WHEN will St Lucia and St Lucians reach the age of maturity?
Next Wednesday, we will be 38 years an independent nation. Put alongside other countries, it is not a very long time, but in the Caribbean context it is, considering that our sister Caribbean Community countries Jamaica and Trinidad and Tobago started on the independence trail a mere 17 years before us.
There’s been considerable growth in St Lucia since 1979. For one the population has increased, and the various sectors of the economy have blossomed. The banana industry has declined, but tourism has grown, or so we are told. We have expanded and modernized much of our infrastructure with buildings and services, highways and institutions. Indeed, someone coming back to St Lucia for the first time in a while would marvel at some of our accomplishments. Despite the challenging times, especially in the last decade, St Lucia has still been able to give the impression of a bustling little country, ready for takeoff.
The same, however, cannot be said for the people of St Lucia. Thirty eight years of independence has not brought with it maturity in our people to match the advancements that have been made elsewhere. If anything, there has been a sharp decline in our state of maturity that is now tearing us apart, reducing us to a nation of enemies, rather than countrymen and women moving with a common purpose.
Take the matter of the appointment of a deputy speaker for the House of Assembly. Should the government by now, not have demonstrated its maturity, by calling off the stalemate that exists and appoint one of its own to the position? On the other hand, should the opposition itself not have grasped the opportunity to share in the leadership of this chamber of parliament, and give some sense of bipartisanship at the top of the order? Instead both sides continue to play silly games over the appointment, one even wanting to go to court over it.

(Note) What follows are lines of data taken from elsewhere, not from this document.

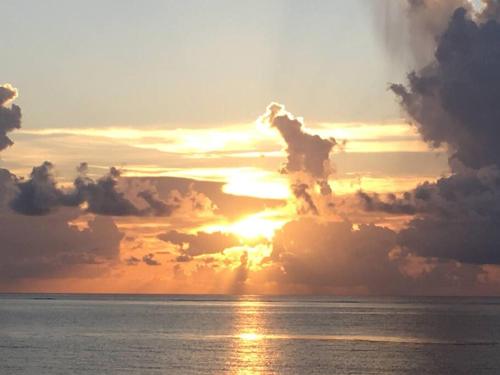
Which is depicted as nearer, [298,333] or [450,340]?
[450,340]

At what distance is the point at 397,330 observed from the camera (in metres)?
198

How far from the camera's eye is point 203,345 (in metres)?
148

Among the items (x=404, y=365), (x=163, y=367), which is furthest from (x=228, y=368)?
(x=404, y=365)

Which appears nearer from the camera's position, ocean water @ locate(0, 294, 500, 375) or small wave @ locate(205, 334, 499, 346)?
ocean water @ locate(0, 294, 500, 375)

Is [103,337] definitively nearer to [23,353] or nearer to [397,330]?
[23,353]

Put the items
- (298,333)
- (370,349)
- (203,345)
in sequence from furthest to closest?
(298,333) < (203,345) < (370,349)

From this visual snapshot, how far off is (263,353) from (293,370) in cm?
2256

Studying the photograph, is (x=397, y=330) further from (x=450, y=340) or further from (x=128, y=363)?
(x=128, y=363)

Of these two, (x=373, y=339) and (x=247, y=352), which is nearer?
(x=247, y=352)

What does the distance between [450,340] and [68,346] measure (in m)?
67.3

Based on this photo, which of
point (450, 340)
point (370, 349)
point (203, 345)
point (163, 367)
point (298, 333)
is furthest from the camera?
point (298, 333)

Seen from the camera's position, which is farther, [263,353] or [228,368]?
[263,353]

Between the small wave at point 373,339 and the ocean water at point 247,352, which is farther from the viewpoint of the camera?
the small wave at point 373,339

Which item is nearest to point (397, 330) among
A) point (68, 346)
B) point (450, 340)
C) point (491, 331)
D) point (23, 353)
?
point (491, 331)
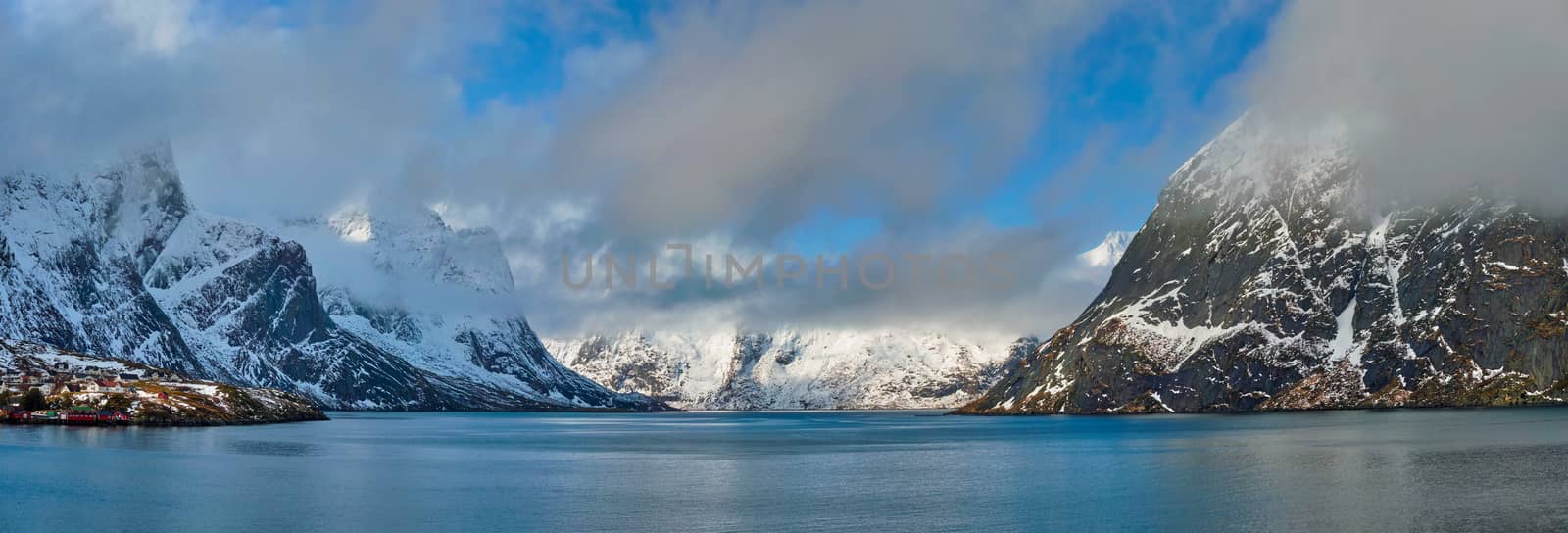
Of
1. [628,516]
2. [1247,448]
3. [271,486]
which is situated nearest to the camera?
[628,516]

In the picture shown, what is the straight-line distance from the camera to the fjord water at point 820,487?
8288 centimetres

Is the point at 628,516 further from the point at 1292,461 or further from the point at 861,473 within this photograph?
the point at 1292,461

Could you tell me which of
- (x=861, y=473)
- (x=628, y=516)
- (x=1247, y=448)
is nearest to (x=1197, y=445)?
(x=1247, y=448)

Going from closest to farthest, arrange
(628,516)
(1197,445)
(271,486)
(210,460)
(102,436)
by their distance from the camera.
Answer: (628,516) → (271,486) → (210,460) → (1197,445) → (102,436)

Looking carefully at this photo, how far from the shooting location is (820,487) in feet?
364

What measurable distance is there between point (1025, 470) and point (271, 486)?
240 ft

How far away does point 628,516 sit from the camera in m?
87.7

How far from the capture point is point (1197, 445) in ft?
525

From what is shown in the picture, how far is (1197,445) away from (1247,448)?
1144 cm

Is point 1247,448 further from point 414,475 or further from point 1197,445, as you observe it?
point 414,475

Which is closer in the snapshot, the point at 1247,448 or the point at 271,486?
the point at 271,486

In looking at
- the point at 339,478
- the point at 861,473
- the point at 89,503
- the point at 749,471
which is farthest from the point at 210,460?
the point at 861,473

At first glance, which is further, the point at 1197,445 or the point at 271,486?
the point at 1197,445

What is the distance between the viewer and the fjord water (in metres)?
82.9
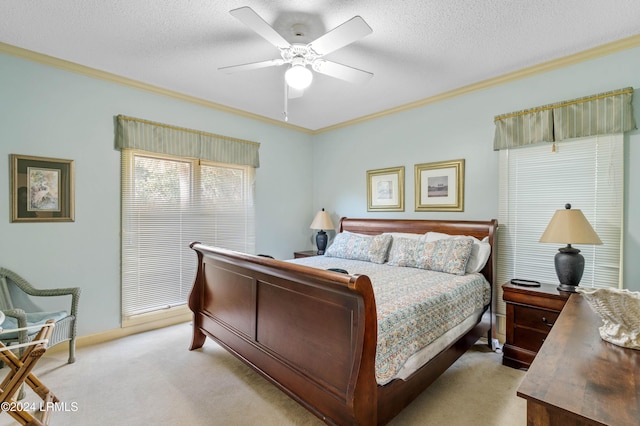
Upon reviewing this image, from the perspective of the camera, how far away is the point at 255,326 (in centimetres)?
226

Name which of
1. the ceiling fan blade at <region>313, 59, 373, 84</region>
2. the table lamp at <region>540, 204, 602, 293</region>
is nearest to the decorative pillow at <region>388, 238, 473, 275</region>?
the table lamp at <region>540, 204, 602, 293</region>

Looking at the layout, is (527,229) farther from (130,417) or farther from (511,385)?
(130,417)

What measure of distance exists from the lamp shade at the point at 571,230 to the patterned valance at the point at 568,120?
838 mm

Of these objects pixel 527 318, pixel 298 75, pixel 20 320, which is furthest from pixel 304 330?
pixel 20 320

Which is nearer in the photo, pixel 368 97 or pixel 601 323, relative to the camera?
pixel 601 323

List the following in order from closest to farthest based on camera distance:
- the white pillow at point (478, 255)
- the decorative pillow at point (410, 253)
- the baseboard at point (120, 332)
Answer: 1. the baseboard at point (120, 332)
2. the white pillow at point (478, 255)
3. the decorative pillow at point (410, 253)

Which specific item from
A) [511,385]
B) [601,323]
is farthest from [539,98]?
[511,385]

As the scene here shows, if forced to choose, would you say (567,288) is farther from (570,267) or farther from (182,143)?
(182,143)

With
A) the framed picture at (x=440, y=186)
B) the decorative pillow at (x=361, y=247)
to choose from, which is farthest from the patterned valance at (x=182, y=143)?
the framed picture at (x=440, y=186)

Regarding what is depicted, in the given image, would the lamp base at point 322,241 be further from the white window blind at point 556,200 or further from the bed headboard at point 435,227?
the white window blind at point 556,200

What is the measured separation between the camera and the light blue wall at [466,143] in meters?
2.49

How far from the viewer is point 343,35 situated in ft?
6.30

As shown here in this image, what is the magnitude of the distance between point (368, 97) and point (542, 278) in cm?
271

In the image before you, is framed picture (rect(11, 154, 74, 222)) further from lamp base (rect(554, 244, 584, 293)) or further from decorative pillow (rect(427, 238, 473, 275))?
lamp base (rect(554, 244, 584, 293))
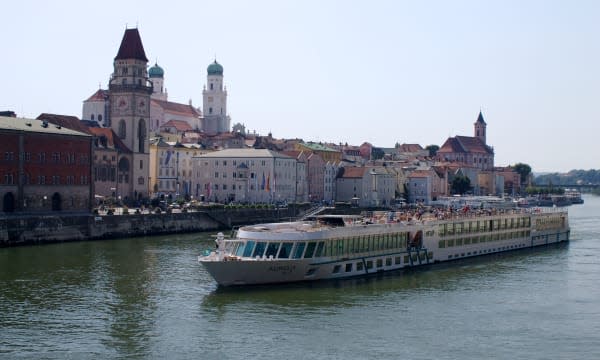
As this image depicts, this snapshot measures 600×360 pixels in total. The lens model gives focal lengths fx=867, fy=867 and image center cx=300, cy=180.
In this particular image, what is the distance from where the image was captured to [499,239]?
239ft

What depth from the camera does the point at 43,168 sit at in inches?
3187

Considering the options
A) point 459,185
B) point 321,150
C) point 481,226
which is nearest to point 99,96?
point 321,150

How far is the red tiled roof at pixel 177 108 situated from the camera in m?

But our lack of maturity extends into the public domain as well. For starters, are there any regulations here governing radio and television broadcasting? It does not seem so, considering what we have been hearing. Does the very abusive and obscene tirade that we witnessed earlier in the week on television, constitute maturity in our media? Will anyone be held accountable for this blatant insult to the integrity of the viewers?
Then there is the equally despicable and offensive clash between two St Lucians both based overseas that had social media on fire some days ago. Indeed, social media has become a free-for-all, where people can be abused and defamed at will. In some respects this kind of content is now making its way into mainstream media and this is frightening. Even some of our announcers and show hosts these days are presenting programmes and leading discussions on issues that demonstrate their lack of maturity in handling such issues.
Our lack of maturity also shows up in the way we react and respond to provocation or any kind of confrontation. The fact that we have recorded 15 homicides so far for the year, does not give the impression of a people capable of resolving issues or difficulties with any degree of maturity.
Immaturity also leads to indiscipline and shows its head when public servants leak confidential documents into the public domain for the purpose of creating political mischief, when we ignore traffic lights, urinate in public places, disturb others with loud music, destroy public property or refuse to accept correction.
A lot of our people still give the impression of not knowing basic right from wrong and that comes across very clearly in some of the contributions that we hear to call-in programmes on radio and television. People do not understand that they need to educate themselves on issues before they can give an informed opinion about anything.
We have a lot to correct in this country if we are to truly say that we are growing or maturing along with it. Independence gave us the right to conduct our own affairs. It’s time we begin to do this.